How is RNA-Seq data normalized in AltAnalyze?
Answer: Typically, RNA-seq data imported into AltAnalyze will be in one of two formats: 1) junction coordinates and read counts or 2) exon coordinate read counts.
In both cases, the number of read counts is summarized at either the level of an annotated/novel exon junction, rather than importing the genomic position of each individual read (details). In AltAnalyze, these summarized features can be analyzed directly as read counts or normalized using a basic quantile normalization approach or RPKM (Reads Per Kilobase of sequence per Million mapped reads). For junctions, sequence length in this equation is set to 60nt. For exons, this length is the length of the full annotated exon (Ensembl/UCSC).

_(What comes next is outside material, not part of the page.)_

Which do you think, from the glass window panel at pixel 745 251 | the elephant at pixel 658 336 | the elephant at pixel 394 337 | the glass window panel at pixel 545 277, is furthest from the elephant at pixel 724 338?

To calculate differential gene and alternative exon expression, some adjustments to these counts must be made, prior to normalization and analysis. For example, if a junction is undetected in condition 1 and highly expressed in condition 2, to obtain a fold change, both conditions must be incremented by a non-zero value to obtain a semi-realistic fold change. We currently increment each read count for an imported exon or junction by 1 (e.g., a non-expressed junction will have a read count of 1). An exon junction would have an RPKM of 0.955 (based on a single read), whereas an exon would have a value dependent on the exon length, typically close to zero. When expression is reported in the gene expression summary results (ExpressionOutput) or alternative expression results (AltResults/AlternativeOutput), the original non-incremented read counts will be reported if analyzing counts or quantile normalized counts. When analyzing RPKM, the incremented RPKM values will be reported.
For users wishing to view the non-incremented read counts for each exon and junction, along with the feature genomic coordinates, see the "counts." file in the ExpressionInput directory.